Keduanya tetap menjauhkan paham sosialisme dan ‘menyetankan’ PKI sebagai musuh abadi semua golongan. Temuan ini membawa saya untuk lebih banyak membaca literatur sosialisme, dan turunnya teori kritis untuk membaca kembali sejarah dengan pendekatan yang menolak kebeneran absolut.

Sedikitnya, ada tiga hal yang saya pelajari selama pergeseran dimensi tersebut.
Pertama, tidak ada peristiwa yang lepas dari konstruksi sejarahnya. Sejarah selalu menciptakan representasi-representasi dominan yang dapat seenaknya membentuk realitas.

Peristiwa 1965 mengingatkan kita tentang itu, dimana terdapat satu narasi dominan yang melakukan monopoli kebenaran. Sangat disayangkan, Partai yang dulu saya puja memainkan peranan penting dalam proses tersebut.
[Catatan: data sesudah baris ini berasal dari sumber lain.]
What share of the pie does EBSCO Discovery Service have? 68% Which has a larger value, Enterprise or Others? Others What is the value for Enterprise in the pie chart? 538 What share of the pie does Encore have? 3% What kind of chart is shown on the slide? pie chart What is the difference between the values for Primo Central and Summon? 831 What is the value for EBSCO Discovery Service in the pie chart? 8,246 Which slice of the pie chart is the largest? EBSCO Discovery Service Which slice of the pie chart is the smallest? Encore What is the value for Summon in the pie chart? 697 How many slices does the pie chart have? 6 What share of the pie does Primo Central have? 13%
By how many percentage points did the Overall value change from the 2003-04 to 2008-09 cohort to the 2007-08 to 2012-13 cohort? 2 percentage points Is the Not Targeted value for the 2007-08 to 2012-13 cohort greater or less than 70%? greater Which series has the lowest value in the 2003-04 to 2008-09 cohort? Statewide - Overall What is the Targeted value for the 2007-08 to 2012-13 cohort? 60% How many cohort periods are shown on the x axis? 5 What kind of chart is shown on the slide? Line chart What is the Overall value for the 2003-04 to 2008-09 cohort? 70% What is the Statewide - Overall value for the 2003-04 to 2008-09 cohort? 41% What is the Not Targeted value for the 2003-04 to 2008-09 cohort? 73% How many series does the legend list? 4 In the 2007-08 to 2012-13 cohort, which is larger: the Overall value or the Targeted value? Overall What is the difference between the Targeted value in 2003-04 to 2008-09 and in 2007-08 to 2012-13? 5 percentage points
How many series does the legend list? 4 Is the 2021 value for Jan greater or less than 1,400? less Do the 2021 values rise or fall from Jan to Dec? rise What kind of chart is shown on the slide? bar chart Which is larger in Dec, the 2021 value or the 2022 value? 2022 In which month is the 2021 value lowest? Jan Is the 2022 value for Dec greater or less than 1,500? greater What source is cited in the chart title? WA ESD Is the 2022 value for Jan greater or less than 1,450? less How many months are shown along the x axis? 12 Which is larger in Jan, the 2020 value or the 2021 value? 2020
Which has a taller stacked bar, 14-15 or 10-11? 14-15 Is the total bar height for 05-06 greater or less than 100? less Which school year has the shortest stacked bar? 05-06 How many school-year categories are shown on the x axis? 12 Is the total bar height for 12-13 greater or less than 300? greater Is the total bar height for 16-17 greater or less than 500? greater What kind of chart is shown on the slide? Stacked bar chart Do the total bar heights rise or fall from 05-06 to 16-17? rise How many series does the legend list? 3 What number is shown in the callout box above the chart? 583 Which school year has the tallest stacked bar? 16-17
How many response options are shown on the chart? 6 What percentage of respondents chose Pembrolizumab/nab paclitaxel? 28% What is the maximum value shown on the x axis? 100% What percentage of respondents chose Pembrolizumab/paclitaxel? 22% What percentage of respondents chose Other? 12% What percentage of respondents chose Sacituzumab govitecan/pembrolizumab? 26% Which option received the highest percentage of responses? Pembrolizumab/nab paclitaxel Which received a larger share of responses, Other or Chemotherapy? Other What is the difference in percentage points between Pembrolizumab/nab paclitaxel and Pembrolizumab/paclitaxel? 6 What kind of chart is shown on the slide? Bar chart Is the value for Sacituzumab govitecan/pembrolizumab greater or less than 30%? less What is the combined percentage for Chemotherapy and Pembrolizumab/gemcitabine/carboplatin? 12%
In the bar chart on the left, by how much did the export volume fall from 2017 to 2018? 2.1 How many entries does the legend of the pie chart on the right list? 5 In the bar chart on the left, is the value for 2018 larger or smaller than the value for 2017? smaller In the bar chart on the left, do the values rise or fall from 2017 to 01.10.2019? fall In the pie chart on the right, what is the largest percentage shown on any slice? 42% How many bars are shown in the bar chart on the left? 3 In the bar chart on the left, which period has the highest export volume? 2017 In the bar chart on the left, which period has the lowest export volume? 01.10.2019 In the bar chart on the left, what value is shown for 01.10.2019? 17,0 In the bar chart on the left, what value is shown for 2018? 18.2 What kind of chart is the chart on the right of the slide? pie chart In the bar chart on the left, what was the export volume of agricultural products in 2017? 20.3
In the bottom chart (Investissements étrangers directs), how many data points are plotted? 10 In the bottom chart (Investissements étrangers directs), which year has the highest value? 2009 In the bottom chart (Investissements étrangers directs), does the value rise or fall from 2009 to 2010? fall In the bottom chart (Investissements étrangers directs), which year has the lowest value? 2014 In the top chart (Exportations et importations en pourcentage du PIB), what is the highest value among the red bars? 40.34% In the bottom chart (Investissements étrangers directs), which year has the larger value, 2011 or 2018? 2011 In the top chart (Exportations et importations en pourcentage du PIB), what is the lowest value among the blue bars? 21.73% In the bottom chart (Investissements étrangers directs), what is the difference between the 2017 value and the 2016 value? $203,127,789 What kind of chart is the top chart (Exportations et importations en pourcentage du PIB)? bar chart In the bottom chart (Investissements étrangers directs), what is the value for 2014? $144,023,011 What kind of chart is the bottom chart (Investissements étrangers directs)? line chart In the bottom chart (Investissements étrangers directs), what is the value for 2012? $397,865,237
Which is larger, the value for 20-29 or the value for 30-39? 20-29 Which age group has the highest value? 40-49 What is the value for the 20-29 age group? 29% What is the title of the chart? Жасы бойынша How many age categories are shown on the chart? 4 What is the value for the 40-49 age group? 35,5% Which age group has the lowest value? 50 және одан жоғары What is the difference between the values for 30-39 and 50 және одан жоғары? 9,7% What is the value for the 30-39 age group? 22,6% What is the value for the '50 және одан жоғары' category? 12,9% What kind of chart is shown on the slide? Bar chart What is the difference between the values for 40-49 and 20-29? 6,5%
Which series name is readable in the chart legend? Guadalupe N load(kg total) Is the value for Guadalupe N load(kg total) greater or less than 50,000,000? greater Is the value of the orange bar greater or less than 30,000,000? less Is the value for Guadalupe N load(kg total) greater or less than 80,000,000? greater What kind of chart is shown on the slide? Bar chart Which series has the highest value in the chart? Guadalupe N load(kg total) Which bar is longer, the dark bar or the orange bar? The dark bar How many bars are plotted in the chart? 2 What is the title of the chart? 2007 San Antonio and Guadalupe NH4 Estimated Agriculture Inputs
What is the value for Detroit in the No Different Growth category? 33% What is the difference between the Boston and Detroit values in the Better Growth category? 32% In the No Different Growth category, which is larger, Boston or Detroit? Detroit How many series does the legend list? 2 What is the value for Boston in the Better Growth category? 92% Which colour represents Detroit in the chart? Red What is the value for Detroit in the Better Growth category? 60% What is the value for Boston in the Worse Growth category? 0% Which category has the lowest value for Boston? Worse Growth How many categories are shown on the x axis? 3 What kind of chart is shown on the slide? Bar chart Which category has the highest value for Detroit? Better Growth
Kedua, dominasi selalu muncul dalam bentuk kebudayaan. Sialnya, kebudayan ini bersifat produktif, dimana kita dengan suka rela memberikan persetujuan untuk dikelola dan dimanfaatkan.

Pada kisah hidup saya, saya merasakan kebudayaan, pasca 1965, dalam arti pengetahuan bisa sedemikian rupa diterima secara masif tanpa ada perlawanan sedikit pun, tanpa ada orang mempertanyakan sedikit pun secara kritis.

Hal ini tentu saja tidak mengherankan, karena secara organik kita dilepaskan dari sumber-sumber pengetahuan yang mampu menilai masalah bukan hanya pada level subjek atau agensi, tapi lebih jauh melihat struktur dominan yang mengakibatkan kerentanan. Saya sendiri baru bisa membaca buku-buku Pramoedya Ananta Toer di tahun 2006 ketika saya kelas 1 SMA. 
Buku-buku Pram pernah dilarang beredar oleh pemerintah Orde Baru karena isinya yang menantang narasi dominan tentang peristiwa 1965. Bahkan setelah Orde Baru tumbang, mendapatkan buku Pram bukan perkara gampang. Saya sampai mencari bukunya di pasar buku bekas di Kwitang, Jakarta Pusat.

Ketiga, kebutuhan untuk mendapatkan satu identitas yang stabil selalu dilandasi oleh dua narasi utama yakni ketakutan dan kemenangan. Baik orde baru dan reformasi menyajikan narasi ketakutan dan kemenangan untuk mengonstruksikan kebenaran untuk dikonsumsi secara masif.

Peristiwa 1965 adalah representasi yang amat jelas untuk poin ini. Penguasa berhasil menyudutkan satu pihak tertentu dan membuatnya sebagai ancaman terhadap golongan lain. Di sisi lain, kemenangan satu golongan, misalnya TNI, menjadi narasi yang selalu di elu-elukan oleh masyarakat, bahkan pada saat tidurnya. Dampaknya, di negara kita jika ada satu masalah yang menyangkut ancaman hidup dan mati, jawaban akan selalu dikembalikan pada pemegang narasi kemenangan tersebut.

Saya yang sekarang adalah apel yang jatuh tidak jauh dari pohonnya, walaupun jatuhnya sedikit ke kiri.

Saya mengingat 65 dengan cara seperti ini. Dengan menolak siapa saya sebelumnya.


Saya harap Anda menemukan ingatan Anda dengan cara Anda sendiri.